課題文 1: 記録のうち、「How far from the camera is」を含む行から始めて記録の最後の行で終わる部分を、両端の行も含めて一字一句そのまま書き出しなさい。

ページ抜粋:
++++++
さて、先週は、自己紹介のレベルアップということで、
学生たちの故郷や学部などの日本語での言い方を教えたが、
これにずいぶん時間を取られてしまった。
まだ1、2回しか日本語に触れたことのない学生たち。
言わせてみた後すぐに、

「ああ、これは難しいな」

と思ったが、学生たちはあきらめない。
何度も言ってみて、もう一度言いたい。
「もう一度、言ってください」
と覚えたての日本語で頼まれ。。。
あまりに真剣な目でこちらを見つめるので、

「もうこのぐらいで~」

とは言えなくなってしまい、
新しい単語やフレーズを5回も10回も繰り返すはめに。

その後は、日本語アクセントのルールを教えた。
新出単語にアクセント記号がついているので、
早めにルールを教えたほうがよいかなということで
この日に導入したのだが、これまた時間がかかった。
++++++
提供記録:
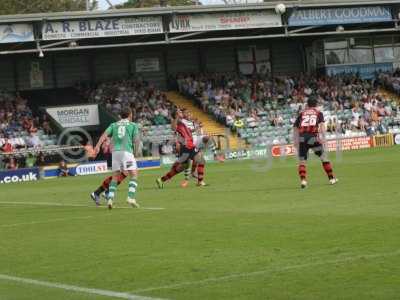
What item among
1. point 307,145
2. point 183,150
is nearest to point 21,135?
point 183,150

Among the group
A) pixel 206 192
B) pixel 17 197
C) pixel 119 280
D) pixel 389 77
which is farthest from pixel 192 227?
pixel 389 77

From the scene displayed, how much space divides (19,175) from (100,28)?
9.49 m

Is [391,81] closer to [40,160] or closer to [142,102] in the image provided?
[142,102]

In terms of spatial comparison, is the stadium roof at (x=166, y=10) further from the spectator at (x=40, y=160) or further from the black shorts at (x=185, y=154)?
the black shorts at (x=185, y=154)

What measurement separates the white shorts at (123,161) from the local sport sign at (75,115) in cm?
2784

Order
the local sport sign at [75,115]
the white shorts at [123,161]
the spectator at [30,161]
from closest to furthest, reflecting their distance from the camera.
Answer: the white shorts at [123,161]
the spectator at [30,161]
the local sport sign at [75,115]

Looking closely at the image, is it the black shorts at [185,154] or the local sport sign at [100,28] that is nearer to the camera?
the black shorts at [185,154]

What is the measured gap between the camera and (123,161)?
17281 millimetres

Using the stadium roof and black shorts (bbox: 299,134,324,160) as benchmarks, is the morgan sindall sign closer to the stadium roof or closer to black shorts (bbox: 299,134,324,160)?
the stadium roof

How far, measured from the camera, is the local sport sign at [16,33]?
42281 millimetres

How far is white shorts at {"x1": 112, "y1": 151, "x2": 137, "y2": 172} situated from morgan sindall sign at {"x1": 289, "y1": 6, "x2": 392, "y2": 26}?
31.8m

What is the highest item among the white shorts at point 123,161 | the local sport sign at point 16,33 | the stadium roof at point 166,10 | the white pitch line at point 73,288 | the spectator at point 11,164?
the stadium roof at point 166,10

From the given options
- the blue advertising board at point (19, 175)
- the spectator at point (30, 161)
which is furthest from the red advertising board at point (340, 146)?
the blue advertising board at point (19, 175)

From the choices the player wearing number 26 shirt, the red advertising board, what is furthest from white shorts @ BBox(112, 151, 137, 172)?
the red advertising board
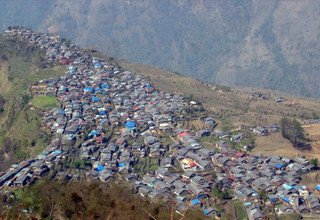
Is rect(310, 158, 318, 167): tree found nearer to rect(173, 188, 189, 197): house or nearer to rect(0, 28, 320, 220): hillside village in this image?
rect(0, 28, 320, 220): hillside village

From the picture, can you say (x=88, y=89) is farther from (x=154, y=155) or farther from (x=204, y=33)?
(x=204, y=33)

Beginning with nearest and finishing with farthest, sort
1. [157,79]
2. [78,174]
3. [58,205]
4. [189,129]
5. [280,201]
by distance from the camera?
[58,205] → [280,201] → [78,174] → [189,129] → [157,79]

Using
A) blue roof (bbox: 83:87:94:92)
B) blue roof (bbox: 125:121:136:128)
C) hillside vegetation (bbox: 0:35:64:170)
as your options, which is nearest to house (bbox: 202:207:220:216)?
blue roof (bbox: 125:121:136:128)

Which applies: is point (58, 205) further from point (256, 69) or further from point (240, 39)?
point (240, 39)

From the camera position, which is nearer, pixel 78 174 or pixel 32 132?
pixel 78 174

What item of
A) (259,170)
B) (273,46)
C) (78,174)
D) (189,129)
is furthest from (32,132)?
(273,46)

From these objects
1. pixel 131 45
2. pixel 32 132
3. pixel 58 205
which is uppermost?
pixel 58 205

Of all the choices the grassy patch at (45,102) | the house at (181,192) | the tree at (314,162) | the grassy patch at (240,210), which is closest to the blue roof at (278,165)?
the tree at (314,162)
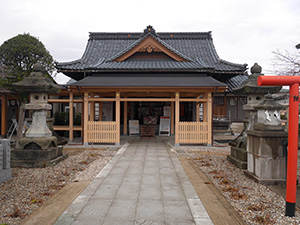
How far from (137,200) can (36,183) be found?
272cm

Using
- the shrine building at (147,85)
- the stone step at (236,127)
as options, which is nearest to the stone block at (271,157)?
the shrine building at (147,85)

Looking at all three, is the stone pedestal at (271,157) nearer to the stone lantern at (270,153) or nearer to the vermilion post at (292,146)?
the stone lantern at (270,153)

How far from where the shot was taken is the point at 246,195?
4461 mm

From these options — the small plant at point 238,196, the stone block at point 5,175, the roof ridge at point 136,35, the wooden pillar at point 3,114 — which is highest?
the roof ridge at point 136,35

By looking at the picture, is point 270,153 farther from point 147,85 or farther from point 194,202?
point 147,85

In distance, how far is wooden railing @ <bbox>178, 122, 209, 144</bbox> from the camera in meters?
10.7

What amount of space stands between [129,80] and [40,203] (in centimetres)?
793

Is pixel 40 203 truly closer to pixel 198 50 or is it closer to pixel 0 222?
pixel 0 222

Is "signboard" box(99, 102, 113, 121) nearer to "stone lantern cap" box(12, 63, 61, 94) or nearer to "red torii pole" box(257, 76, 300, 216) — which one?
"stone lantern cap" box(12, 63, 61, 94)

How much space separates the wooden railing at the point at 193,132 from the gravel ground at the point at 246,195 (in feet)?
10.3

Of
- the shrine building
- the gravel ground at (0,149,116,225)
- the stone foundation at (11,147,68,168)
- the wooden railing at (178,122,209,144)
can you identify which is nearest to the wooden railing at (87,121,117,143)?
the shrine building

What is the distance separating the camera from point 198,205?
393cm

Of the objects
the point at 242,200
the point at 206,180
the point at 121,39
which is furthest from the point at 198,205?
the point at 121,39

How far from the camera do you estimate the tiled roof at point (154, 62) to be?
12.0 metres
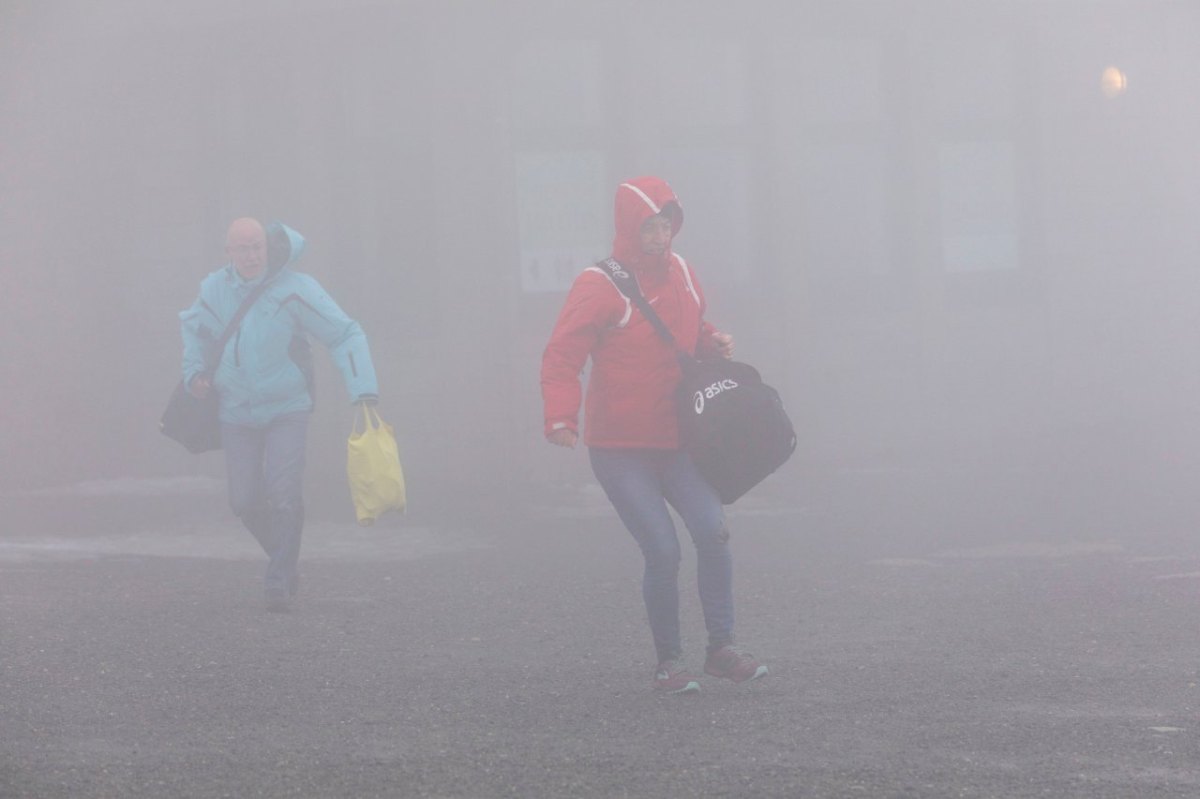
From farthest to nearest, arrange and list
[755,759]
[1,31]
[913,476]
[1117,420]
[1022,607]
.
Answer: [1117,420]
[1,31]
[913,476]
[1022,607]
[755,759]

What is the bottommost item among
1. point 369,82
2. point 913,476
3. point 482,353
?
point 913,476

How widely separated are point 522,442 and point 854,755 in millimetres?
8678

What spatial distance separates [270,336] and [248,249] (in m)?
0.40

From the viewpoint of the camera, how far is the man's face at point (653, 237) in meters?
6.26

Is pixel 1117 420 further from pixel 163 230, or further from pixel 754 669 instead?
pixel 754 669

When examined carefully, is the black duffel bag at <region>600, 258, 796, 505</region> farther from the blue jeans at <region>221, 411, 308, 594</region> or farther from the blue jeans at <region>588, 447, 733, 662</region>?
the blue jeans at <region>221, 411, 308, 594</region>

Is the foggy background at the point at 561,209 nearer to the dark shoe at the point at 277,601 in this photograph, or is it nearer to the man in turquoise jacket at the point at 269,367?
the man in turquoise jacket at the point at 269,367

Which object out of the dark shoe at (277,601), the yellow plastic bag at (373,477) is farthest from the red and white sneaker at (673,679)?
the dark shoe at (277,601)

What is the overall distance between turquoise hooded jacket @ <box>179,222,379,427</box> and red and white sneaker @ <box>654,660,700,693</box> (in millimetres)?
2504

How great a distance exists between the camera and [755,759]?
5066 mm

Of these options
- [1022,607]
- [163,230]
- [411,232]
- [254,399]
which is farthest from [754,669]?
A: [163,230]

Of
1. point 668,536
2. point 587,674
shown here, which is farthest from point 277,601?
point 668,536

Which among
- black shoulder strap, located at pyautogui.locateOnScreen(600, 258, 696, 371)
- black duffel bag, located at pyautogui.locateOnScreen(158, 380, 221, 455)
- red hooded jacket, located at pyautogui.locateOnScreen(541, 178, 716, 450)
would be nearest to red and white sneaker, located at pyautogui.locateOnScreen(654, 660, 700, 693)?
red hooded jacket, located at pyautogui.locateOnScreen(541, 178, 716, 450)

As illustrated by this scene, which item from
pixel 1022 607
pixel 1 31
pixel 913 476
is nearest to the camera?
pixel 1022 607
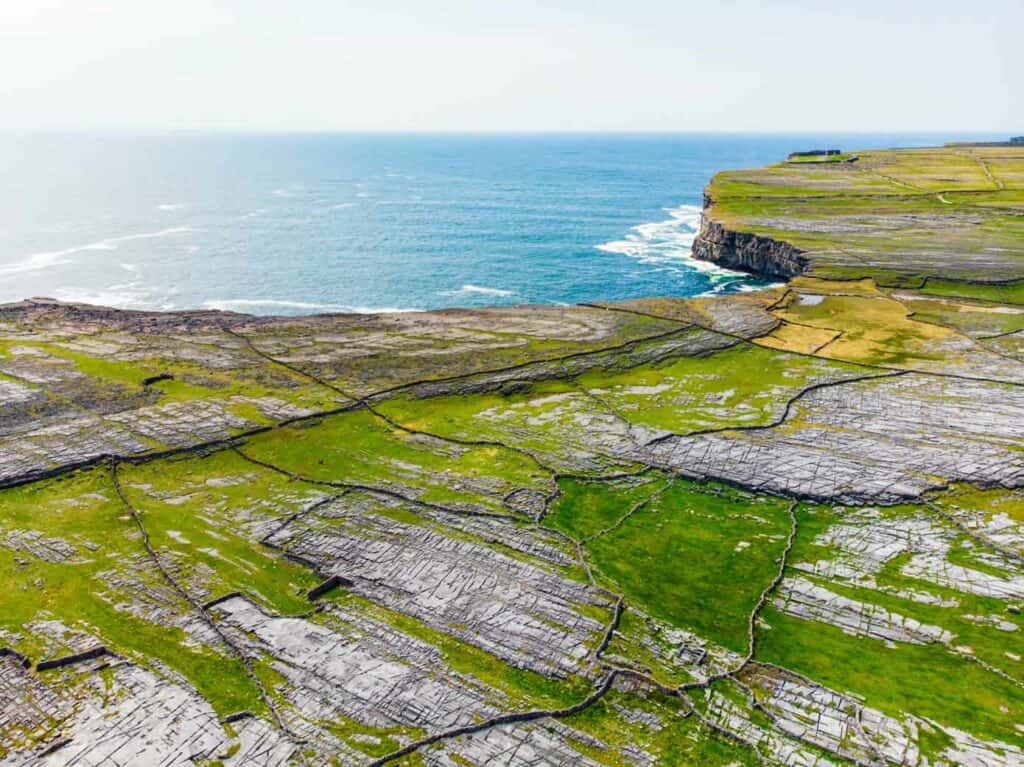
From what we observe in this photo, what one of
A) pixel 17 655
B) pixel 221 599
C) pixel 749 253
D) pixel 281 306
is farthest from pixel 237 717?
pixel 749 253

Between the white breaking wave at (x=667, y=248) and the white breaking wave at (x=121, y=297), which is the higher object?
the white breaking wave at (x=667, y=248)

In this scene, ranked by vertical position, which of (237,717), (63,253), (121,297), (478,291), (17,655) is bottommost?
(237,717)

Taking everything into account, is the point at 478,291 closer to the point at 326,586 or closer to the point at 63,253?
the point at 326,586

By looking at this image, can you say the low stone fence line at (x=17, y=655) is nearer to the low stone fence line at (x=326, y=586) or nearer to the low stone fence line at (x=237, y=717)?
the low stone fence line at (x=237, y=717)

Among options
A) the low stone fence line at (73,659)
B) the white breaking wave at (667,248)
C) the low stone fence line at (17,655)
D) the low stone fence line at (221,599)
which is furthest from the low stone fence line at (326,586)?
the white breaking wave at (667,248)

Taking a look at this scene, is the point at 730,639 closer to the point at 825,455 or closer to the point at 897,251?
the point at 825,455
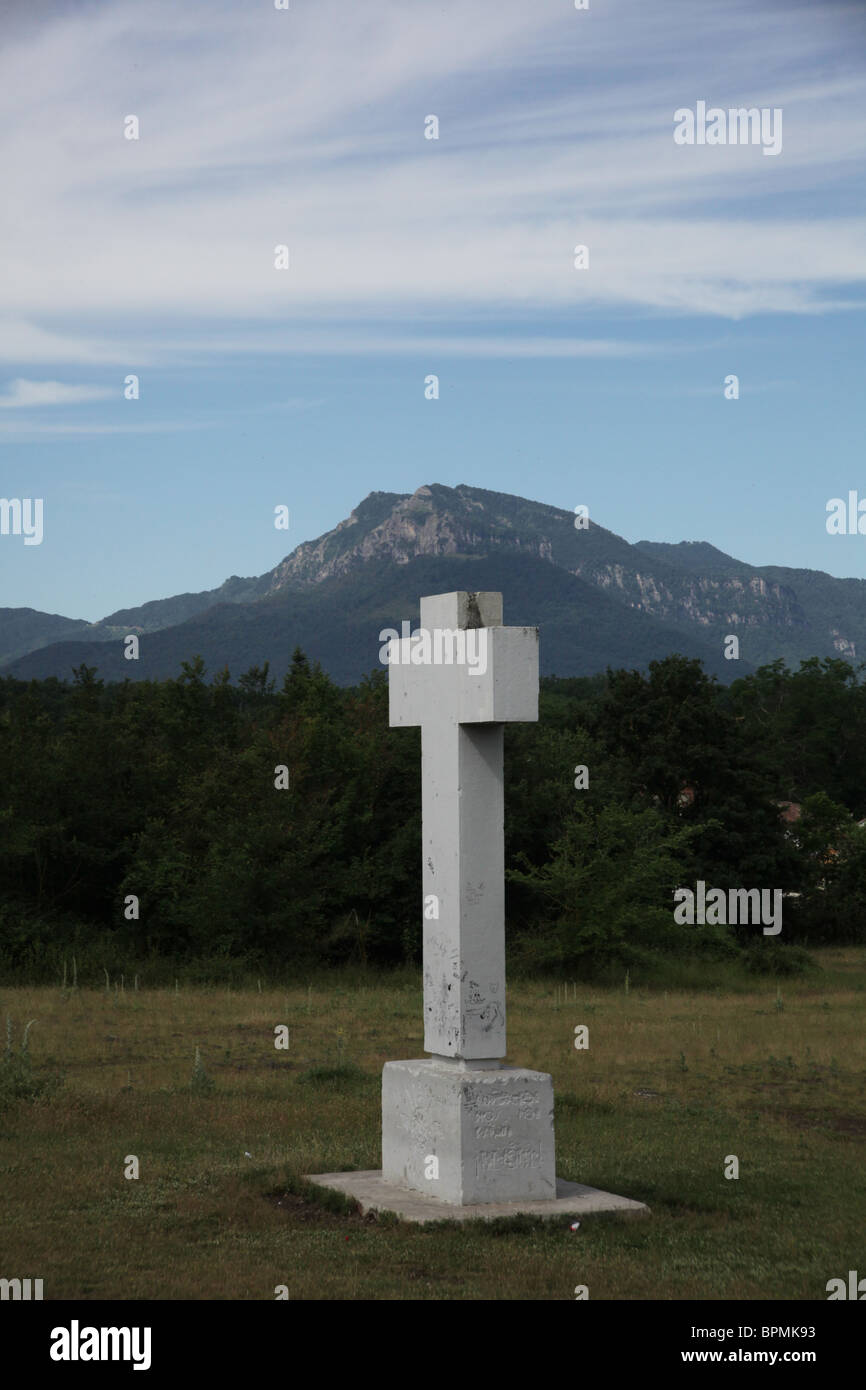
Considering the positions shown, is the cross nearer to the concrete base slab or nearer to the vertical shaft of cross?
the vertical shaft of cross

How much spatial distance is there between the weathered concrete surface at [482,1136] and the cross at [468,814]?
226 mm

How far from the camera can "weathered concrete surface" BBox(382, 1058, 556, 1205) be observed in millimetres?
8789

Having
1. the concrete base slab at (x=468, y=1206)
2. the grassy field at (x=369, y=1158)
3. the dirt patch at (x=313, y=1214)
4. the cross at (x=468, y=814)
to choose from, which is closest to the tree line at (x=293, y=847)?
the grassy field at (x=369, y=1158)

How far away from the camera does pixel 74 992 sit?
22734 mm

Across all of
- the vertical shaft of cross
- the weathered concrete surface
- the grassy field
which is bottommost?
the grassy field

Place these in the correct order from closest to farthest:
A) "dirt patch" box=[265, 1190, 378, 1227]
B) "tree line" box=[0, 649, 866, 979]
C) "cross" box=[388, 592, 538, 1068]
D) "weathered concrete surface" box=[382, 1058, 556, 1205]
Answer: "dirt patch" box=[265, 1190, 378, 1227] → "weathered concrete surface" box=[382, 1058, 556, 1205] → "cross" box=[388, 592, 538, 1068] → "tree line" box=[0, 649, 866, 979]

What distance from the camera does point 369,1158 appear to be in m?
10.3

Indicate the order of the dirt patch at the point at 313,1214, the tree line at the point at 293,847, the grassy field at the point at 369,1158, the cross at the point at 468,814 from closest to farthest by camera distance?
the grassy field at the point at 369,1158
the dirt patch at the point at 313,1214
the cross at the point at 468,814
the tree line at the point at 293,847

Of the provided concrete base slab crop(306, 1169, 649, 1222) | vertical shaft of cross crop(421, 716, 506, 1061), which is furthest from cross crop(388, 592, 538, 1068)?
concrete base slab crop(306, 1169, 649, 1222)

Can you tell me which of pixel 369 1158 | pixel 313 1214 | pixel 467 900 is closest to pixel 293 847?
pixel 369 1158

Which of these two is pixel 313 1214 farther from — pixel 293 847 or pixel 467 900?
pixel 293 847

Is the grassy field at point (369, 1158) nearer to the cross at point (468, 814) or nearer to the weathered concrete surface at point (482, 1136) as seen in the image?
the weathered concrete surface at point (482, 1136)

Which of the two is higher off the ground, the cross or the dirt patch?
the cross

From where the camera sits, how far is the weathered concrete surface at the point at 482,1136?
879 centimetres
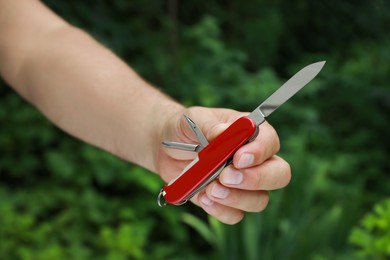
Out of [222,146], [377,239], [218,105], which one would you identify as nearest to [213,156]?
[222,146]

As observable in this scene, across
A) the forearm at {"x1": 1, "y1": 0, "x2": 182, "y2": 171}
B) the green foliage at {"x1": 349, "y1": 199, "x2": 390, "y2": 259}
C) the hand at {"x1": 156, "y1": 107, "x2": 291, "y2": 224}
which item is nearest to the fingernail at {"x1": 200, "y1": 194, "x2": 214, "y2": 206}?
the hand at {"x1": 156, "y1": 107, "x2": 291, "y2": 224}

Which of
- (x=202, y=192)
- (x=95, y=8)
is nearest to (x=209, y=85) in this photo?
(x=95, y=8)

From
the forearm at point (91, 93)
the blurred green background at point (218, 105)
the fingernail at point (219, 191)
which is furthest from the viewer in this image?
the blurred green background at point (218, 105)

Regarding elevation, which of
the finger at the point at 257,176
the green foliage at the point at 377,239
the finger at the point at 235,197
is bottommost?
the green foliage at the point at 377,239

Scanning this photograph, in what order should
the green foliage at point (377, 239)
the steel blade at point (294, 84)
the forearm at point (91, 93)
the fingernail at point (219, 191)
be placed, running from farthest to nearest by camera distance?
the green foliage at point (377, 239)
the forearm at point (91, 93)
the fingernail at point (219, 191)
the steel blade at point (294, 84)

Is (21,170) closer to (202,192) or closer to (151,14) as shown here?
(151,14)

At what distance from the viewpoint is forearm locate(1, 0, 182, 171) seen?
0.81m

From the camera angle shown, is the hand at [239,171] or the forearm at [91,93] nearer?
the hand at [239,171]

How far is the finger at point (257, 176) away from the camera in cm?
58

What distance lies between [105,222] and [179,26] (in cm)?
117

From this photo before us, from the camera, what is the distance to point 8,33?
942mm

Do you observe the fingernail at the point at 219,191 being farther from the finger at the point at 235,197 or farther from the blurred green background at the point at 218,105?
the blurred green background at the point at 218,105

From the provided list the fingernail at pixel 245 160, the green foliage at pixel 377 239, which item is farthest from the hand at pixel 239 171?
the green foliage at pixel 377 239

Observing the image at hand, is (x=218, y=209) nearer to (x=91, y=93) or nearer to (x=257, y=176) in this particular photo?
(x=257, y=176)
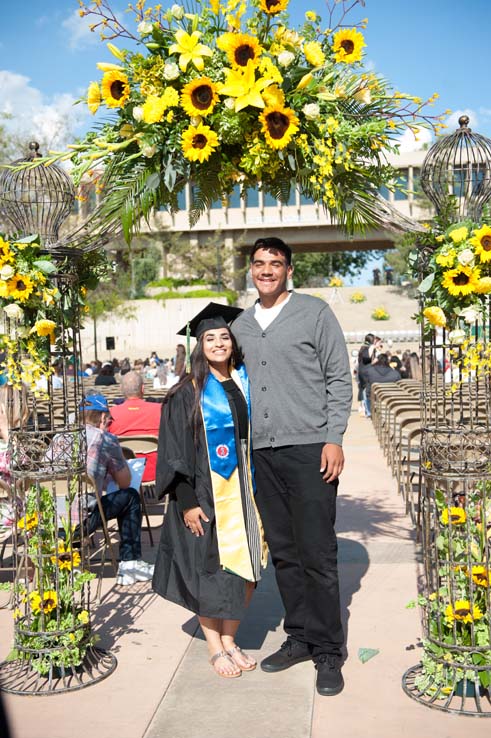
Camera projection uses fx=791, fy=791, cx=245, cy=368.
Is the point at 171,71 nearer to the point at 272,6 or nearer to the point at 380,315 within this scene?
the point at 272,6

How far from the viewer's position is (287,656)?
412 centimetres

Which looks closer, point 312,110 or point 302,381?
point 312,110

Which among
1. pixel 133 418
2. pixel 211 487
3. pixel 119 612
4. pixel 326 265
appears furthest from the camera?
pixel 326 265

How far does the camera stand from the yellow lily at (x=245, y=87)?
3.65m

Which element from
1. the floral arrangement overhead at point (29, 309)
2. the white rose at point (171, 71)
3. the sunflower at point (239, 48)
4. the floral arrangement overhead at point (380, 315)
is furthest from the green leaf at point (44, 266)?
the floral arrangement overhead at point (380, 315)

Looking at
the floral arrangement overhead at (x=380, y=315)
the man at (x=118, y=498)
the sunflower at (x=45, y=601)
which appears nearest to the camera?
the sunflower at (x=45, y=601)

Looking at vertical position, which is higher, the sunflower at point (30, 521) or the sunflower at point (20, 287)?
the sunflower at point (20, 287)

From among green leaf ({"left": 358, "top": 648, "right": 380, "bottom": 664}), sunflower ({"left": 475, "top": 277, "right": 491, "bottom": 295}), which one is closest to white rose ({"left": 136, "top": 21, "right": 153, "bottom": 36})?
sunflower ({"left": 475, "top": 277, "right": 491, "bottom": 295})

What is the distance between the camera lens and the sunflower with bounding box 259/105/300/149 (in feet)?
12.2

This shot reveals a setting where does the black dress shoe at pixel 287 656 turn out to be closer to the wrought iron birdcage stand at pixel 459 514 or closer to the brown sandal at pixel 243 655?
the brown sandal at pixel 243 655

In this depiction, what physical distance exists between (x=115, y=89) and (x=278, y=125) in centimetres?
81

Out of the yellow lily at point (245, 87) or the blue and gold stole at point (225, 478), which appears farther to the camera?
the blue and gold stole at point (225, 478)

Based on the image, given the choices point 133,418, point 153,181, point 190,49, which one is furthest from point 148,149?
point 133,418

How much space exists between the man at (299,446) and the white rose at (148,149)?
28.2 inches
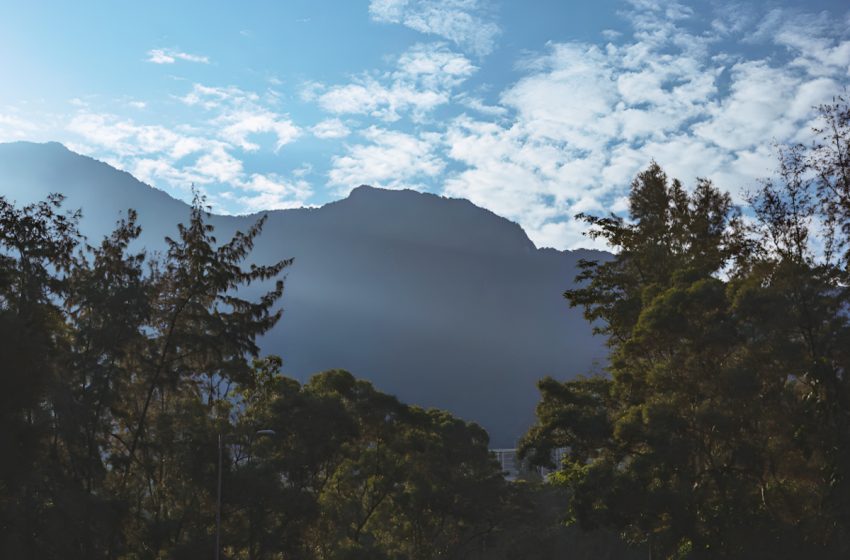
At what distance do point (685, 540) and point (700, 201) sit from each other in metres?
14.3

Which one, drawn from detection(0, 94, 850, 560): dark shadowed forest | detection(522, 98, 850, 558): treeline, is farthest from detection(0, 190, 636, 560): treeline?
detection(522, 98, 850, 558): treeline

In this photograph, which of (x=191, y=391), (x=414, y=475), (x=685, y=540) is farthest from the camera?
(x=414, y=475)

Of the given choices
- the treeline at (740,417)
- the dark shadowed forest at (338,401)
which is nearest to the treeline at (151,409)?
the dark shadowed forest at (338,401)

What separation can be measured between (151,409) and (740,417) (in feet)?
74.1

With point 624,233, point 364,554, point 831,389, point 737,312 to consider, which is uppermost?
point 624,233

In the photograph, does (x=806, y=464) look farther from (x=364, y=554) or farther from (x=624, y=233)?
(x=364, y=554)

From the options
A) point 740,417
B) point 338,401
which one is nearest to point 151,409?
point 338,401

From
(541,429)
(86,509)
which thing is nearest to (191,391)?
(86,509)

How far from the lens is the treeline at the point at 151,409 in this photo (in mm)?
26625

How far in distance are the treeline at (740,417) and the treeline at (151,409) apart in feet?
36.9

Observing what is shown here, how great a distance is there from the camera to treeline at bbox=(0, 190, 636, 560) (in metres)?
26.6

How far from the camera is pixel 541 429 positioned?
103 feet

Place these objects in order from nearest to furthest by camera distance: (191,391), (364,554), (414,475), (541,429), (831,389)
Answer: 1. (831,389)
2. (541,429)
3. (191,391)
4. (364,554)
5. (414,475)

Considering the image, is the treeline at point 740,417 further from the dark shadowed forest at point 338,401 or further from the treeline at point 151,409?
++++++
課題文 2: 日本語の授業について書かれた文章を、最後の文の後から書き継ぎなさい。

解答 1:
How far from the camera is pixel 541 429 positioned?
103 feet

Place these objects in order from nearest to furthest by camera distance: (191,391), (364,554), (414,475), (541,429), (831,389)
Answer: 1. (831,389)
2. (541,429)
3. (191,391)
4. (364,554)
5. (414,475)

Considering the image, is the treeline at point 740,417 further from the dark shadowed forest at point 338,401 or further from the treeline at point 151,409?

解答 2:
そんなこんなで、この日は予定したところまでいかずに
授業終了。

ああ、今日の授業は時間配分(というか提出順序)間違えたな~~、
と反省しつつ教室をあとにした私。

トイレに行ってから建物の外に出ると、
後ろから、

「がんばろうねっ!(中国語)」

という声。
振り返ってみると、クラスメイトに明るい声をかけながら
手を振って別れる学生の姿が。

よーく目を凝らしてみると、
それは私がさっきまで教えていた2人の学生さん。

今日の授業はいまいちいけてなかった、
と反省モードのわたしだったが、
学生さんたちのやる気に満ちた明るい声が
一気にわたしの心をとかしてくれた。

こうした学生さんたちの学びへの態度、物事の捉え方には
いつも感心させられる。
ここの学生さんたちは頭がいいのは間違いないが、
なにより生活態度と心構えが優れている、
人生に対する態度が前向きで、心が優しい、
それがここで教えることになって以降、
わたしが気づいた大きなことのひとつだ。
コーチング的にいうと、
大きくてまあるく整った自己基盤を持ってる感じ。

わたしが5分前に教室に入ると、
学生たちはもう来ていて、おだやかに授業の予習をしている、
その姿には余裕すら感じられる。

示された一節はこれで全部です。